“Un modello carbon free risponde alle necessità del pianeta che può ancora affrontare gli effetti dei cambiamenti climatici, garantirà alle future generazioni la possibilità di accesso alle risorse per soddisfare bisogni fondamentali oggi oggetto e teatro di guerre, causa di enormi problemi, come ad esempio quello dell’immigrazione, molto complessi da gestire”. La sezione sull’energia del Programma (in fieri) del Movimento 5 Stelle è stata la prima ad essere votata sulla piattaforma Rousseau ed è al momento quella più articolata.
Gianni Girotto (nella foto), senatore a 5 Stelle, membro della commissione Industria e punto di riferimento pentastellato sulle questioni energetiche, in una conversazione con Formiche.net, spiega come il Movimento intende sbarazzarsi dei combustibili fossili entro il 2050, perché si oppone al Tap e in che modo si passerà alle energie rinnovabili, in attesa del convegno “ENERGIA 5 STELLE: Dal fossile ad efficienza e rinnovabili. Quale via?” che si terrà lunedì 22 maggio in Senato.

◆ Compito assegnato: Traduci in inglese questa frase del brano sull'energia nel programma del Movimento 5 Stelle: "La sezione sull’energia del Programma (in fieri) del Movimento 5 Stelle è stata la prima ad essere votata sulla piattaforma Rousseau ed è al momento quella più articolata."

◆ Insieme dei record:

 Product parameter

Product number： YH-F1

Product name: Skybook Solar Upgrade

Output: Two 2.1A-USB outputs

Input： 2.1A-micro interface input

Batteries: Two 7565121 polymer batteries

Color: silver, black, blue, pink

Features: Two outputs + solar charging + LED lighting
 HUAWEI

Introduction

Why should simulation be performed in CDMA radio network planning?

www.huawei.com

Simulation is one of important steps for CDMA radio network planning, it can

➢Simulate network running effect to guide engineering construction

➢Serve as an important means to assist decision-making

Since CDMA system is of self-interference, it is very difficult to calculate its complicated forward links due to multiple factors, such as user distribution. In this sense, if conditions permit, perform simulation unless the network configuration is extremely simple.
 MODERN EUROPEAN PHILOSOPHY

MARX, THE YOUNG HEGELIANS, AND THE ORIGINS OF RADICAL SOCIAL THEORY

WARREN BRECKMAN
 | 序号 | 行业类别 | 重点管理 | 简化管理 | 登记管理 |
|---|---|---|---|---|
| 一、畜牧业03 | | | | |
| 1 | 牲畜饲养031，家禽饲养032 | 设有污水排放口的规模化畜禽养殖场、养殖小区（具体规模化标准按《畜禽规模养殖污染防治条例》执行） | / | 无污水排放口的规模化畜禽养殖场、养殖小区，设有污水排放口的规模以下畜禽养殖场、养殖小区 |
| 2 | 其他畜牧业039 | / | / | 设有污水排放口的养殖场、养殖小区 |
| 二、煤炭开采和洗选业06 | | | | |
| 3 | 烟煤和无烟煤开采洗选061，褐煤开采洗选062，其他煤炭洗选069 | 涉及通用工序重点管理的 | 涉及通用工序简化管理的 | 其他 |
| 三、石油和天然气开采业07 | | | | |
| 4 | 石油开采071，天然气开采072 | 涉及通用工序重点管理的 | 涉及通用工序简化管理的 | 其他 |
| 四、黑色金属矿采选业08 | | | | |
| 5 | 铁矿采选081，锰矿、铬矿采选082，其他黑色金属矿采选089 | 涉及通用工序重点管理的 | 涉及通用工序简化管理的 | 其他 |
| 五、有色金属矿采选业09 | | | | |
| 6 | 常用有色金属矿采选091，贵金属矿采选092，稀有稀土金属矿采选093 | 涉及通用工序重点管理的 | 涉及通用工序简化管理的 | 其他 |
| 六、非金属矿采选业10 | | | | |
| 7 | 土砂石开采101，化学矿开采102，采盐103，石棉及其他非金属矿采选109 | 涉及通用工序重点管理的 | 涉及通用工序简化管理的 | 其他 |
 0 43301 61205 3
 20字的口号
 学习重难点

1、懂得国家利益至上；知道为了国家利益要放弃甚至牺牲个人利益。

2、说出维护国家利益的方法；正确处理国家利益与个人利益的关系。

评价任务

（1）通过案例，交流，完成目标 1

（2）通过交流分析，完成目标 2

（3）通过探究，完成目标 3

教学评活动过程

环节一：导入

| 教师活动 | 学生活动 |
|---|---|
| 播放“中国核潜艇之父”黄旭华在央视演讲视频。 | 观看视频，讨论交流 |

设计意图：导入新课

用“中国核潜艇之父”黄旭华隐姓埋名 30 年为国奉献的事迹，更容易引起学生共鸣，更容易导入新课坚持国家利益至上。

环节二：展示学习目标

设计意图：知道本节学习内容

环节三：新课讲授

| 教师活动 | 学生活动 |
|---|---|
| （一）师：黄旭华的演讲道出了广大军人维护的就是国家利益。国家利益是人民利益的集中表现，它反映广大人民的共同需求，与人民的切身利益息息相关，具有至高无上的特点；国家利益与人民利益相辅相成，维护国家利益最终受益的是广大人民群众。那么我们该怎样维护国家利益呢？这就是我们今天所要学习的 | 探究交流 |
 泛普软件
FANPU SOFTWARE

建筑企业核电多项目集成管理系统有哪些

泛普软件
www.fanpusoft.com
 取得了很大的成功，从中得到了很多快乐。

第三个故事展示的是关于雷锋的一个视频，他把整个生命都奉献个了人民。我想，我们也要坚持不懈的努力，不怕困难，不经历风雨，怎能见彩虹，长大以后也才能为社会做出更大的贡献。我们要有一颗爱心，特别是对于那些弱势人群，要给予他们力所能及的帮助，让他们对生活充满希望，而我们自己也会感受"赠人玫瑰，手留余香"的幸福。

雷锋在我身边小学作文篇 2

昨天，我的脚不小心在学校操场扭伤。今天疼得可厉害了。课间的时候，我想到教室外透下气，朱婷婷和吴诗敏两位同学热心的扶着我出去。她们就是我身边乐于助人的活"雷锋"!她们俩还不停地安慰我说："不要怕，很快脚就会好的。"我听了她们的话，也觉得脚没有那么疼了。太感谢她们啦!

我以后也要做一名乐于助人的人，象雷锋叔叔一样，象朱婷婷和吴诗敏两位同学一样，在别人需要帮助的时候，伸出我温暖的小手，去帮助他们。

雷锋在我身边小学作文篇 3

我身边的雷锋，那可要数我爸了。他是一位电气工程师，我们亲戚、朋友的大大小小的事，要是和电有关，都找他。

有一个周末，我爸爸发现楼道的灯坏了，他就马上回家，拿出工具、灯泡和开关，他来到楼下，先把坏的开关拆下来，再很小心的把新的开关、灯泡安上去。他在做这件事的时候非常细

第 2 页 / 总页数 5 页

◆ Soluzione esercizio: The energy section of the Five Star Movement's Program (still a work in progress) was the first to be put to a vote on the Rousseau platform and is currently the most detailed one.